* _TEXTE DU DOCUMENT_
▬▬▬▬▬▬

Je suis originaire de Reims en France. Je n’avais pas de vignes, donc je me suis lancé dans l’horlogerie», plaisante Stéphane Greco, avec son aplomb coutumier. Le Champenois décide très jeune de se spécialiser en galvanoplastie. Arrivé en Suisse en 1991, il travaille successivement chez ETA, Rolex, Stern Créations, enfin Franck Muller avant de se lancer en indépendant.
Son souvenir le plus marquant reste celui de Franck Muller, où il avait carte blanche et travaillait également, outre les mouvements et les cadrans, sur l’habillage. «Il était mon mentor, quelqu’un de très humain, créatif et sensible qui laisse leur chance aux nouveaux. Je me suis dit que lorsqu’il partirait, je me mettrais à mon compte, ce qui s’est produit en 2004. Il m’a toujours soutenu et donné de bons conseils. Il me disait de ne jamais revenir en arrière et d’assumer les choix que je faisais.»
Il faut dire que Stéphane Greco cultive l’esprit d’indépendance et a un caractère bien trempé! Il était donc inévitable qu’il finisse par voler de ses propres ailes. «Dès que je rejoignais une compagnie, je voulais devenir patron, pour avoir une forme de liberté. Je préfère travailler 16h par jour en liberté que 8h en me sentant à l’étroit. Aujourd’hui, je suis libre de choisir quels clients je veux, même si le contexte est difficile et que je suis de plus en plus embêté par des normes sans aucune utilité. Ce n’est pas de la prétention.»
- OBJET
- «Cela fait deux ans et demi que je roule avec ce gyropode. Ce n’est pas forcément naturel, il faut une dizaine d’heures d’entraînement pour s’y habituer. Cela me permet de naviguer très rapidement en ville et c’est un objet un peu futuriste, qui convient bien au fan de science-fiction que je suis.»

▬▬▬▬▬▬

Extrait du jeu de données:

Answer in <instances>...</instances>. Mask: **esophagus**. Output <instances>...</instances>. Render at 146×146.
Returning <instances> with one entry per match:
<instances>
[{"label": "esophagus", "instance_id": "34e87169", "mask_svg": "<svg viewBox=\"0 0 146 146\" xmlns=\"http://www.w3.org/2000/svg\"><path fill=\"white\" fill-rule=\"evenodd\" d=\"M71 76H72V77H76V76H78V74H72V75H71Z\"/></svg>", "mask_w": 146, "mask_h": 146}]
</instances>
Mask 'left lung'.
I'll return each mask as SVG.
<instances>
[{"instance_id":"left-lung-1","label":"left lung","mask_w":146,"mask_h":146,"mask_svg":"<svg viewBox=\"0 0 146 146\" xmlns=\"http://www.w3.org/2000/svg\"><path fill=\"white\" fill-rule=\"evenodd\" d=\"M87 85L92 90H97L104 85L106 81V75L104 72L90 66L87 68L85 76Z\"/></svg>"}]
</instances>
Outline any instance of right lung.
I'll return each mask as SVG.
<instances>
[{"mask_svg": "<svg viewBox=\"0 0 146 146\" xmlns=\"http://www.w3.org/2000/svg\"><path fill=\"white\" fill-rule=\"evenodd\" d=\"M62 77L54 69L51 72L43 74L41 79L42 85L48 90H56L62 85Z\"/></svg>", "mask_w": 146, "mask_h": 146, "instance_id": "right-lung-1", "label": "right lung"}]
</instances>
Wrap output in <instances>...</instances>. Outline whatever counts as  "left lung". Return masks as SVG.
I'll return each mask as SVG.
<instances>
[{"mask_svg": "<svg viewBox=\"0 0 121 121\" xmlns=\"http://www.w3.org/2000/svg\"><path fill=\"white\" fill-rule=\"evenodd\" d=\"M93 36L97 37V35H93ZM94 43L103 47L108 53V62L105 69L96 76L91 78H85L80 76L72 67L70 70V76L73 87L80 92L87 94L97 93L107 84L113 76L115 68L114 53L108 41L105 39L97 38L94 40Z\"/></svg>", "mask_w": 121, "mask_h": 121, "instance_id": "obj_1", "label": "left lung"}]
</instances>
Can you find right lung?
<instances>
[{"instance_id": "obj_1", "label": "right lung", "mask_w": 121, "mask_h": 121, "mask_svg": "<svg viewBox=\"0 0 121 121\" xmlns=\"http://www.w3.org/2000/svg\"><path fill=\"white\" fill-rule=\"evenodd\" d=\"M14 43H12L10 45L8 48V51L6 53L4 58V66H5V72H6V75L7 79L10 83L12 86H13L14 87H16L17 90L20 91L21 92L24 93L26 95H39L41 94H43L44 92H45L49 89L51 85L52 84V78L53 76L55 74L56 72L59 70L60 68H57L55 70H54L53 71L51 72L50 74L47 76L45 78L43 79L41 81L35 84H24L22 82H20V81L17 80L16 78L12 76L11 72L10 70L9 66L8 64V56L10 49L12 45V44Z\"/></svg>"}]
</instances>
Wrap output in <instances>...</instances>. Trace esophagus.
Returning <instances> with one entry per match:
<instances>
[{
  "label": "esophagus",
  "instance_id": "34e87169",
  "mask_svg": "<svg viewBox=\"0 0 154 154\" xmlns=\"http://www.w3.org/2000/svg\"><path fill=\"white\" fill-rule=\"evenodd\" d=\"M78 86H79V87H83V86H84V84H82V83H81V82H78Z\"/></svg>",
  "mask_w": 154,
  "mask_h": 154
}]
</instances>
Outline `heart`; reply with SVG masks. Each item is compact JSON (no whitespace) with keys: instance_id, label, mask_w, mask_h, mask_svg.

▬▬▬▬▬▬

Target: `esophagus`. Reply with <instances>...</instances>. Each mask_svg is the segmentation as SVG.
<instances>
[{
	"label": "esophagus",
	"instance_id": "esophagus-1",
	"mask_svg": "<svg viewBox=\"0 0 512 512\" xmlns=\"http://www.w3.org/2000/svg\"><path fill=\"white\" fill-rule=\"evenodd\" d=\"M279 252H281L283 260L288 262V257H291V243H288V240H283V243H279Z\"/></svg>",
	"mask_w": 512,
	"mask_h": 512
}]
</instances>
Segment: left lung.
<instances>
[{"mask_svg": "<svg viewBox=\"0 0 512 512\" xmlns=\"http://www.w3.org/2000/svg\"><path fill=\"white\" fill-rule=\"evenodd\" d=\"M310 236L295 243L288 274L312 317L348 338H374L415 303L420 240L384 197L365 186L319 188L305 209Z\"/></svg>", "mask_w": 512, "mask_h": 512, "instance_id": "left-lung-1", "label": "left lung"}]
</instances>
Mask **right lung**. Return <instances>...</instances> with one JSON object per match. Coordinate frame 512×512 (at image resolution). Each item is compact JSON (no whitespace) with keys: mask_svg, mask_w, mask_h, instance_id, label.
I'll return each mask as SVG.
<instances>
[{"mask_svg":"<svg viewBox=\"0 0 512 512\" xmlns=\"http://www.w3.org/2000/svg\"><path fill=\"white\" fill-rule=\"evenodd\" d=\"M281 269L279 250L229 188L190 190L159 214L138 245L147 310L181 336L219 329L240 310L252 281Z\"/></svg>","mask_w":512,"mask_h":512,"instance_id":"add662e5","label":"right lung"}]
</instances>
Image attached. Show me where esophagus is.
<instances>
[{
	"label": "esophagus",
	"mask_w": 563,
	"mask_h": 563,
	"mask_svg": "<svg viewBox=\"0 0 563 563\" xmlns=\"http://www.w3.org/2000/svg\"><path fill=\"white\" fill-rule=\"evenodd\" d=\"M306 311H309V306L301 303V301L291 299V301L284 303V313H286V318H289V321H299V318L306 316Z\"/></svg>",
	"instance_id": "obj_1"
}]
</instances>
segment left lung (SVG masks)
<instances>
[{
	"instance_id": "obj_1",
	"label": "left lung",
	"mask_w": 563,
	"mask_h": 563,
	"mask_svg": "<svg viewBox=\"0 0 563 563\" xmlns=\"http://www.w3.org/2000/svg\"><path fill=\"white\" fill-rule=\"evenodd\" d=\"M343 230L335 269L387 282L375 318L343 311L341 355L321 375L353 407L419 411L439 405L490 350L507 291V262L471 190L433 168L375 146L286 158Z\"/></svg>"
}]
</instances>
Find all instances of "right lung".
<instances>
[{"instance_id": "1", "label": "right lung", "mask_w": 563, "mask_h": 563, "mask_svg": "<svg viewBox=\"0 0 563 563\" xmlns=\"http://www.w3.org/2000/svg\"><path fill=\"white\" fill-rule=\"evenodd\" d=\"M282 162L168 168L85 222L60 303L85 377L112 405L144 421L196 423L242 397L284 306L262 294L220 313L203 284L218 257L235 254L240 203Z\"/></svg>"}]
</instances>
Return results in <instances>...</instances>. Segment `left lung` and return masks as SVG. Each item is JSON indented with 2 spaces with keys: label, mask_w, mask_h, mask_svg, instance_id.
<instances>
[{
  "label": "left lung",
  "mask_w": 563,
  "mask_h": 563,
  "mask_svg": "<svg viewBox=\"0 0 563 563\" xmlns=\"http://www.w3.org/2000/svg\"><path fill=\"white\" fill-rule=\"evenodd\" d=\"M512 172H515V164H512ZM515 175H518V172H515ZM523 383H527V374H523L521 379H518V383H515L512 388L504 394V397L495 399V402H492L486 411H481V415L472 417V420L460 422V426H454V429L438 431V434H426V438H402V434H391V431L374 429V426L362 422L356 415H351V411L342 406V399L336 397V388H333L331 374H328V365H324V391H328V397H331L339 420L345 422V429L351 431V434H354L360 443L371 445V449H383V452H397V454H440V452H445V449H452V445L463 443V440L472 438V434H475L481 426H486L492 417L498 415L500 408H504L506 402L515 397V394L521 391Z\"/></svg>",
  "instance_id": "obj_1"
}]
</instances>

▬▬▬▬▬▬

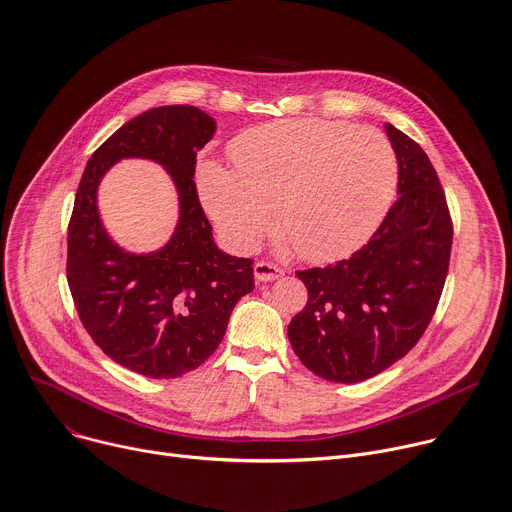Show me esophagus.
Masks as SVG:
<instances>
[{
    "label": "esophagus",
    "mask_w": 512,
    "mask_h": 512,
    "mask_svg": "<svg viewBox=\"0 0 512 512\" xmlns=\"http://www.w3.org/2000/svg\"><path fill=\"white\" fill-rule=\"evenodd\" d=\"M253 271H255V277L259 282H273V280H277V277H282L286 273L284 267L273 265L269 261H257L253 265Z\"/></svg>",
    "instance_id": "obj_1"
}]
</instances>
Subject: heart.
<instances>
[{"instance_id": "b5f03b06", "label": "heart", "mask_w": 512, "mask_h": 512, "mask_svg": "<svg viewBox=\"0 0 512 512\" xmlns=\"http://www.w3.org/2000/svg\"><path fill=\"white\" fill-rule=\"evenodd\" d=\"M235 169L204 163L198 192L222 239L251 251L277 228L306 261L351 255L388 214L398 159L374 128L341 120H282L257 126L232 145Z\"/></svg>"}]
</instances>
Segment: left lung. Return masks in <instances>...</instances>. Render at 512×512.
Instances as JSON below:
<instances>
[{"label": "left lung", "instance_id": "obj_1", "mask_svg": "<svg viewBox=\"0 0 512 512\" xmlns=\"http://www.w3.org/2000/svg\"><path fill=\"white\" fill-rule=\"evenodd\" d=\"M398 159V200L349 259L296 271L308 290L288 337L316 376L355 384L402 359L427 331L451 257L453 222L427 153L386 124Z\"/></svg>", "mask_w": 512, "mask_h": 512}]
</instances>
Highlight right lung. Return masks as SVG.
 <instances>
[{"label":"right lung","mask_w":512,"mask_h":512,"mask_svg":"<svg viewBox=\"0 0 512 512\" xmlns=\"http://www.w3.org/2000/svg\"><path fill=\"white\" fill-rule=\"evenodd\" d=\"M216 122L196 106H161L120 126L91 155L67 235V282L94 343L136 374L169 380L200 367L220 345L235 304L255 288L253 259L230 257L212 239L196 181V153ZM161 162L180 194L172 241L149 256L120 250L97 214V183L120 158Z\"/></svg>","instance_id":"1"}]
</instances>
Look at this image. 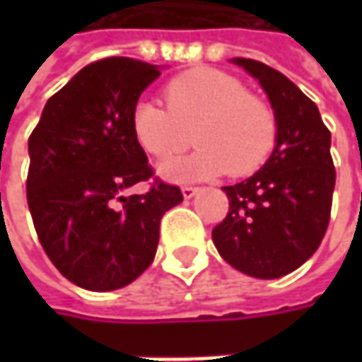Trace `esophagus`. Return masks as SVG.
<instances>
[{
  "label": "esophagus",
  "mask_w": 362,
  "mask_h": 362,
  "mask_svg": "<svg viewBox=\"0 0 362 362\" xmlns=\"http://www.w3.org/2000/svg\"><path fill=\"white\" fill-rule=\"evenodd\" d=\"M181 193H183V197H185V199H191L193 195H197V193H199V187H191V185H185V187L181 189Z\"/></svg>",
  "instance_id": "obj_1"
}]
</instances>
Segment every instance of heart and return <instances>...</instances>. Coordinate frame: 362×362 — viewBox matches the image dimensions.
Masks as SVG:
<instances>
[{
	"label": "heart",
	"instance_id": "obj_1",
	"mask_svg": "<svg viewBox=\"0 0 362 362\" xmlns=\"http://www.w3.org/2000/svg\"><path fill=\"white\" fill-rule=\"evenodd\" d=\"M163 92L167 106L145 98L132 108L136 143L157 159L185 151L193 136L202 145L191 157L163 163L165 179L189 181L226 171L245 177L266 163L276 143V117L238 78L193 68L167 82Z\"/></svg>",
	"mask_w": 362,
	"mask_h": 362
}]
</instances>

▬▬▬▬▬▬

* _À FAIRE_
1. D'après le portrait de Stéphane Greco, pourquoi le gyropode lui convient-il ? Répondez en une à trois phrases.
2. Prolongez le portrait de Stéphane Greco à partir de sa dernière phrase.
Les lignes constituent un matériau distinct du texte.

* _RÉPONSES RÉDIGÉES_
1. Le gyropode lui permet de se déplacer très rapidement en ville. C'est aussi un objet un peu futuriste, qui plaît à l'amateur de science-fiction qu'il est.

2.
Fragments de météorites
Aujourd’hui, avec sa société Rhodior, il fournit de nombreux horlogers: Roger Dubuis, Frédérique Constant, Dubois & Fils, Patek Philippe, Harry Winston, Vacheron Constantin, MB&F, Bovet Fleurier, Ludovic Ballouard ou encore Antoine Preziuso... Pour lui, la galvanoplastie est cependant un métier assez ingrat: «On est généralement dans l’ombre, sauf s’il y a le moindre problème: là, c’est le cataclysme! L’horlogerie mécanique est logique, mais la chimie a une part d’impondérable. Un orage peut perturber l’équilibre de mes bains. Il s’agit de comprendre ce qu’il y a au cœur de la matière. C’est comme la peinture: si vous voulez repeindre un mur en rose, des aspérités vont apparaître.»
A force d’acheter les montres de ses clients, l’envie lui a pris d’en fabriquer lui-même... Il y a deux ans, l’entrepreneur lance donc sa propre marque, Greco Genève. Sa marque de fabrique: la montre en forme d’écrou, pour un prix public allant de 5’000 à 12’000 francs. Stéphane Greco est un passionné d’automobile, au point d’avoir localisé son showroom, aménagé comme l’intérieur d’une météorite, au sein du garage Lamborghini à Genève! «C’était intéressant de concevoir une montre qui n’ait pas la forme d’une montre. Je travaille sur des séries de huit exemplaires pour la collection des montres écrous, sinon il ne s’agit que de pièces uniques.»
La collection écrou a été baptisée «Les Temps modernes», en référence au film de Charlie Chaplin où celui-ci se retrouve pris dans les rouages d’une chaîne de montage. La collection carrée «Timesquare» s’adresse aux hommes comme aux femmes; la collection ronde «Timelace» est très aérienne en comparaison; la «Trancetime» est une collection entièrement fluorescente; enfin, il y a le modèle Astéroïde... «Une montre-concept, une première «galactique» que je ne vendrais pas à moins d’un million de francs. Je suis cristallographe et gemmologue de formation et j’adore les pierres, la science-fiction... J’utilise un fragment d’une météorite ferreuse tombée il y a 5’000 ans à Campo del Cielo en Argentine. Antoine Preziuso ou Rolex avaient déjà réalisé des cadrans en météorite mais là j’utilise une météorite brute. Et contrairement aux météorites pierreuses, les météorites ferreuses sont très rares.»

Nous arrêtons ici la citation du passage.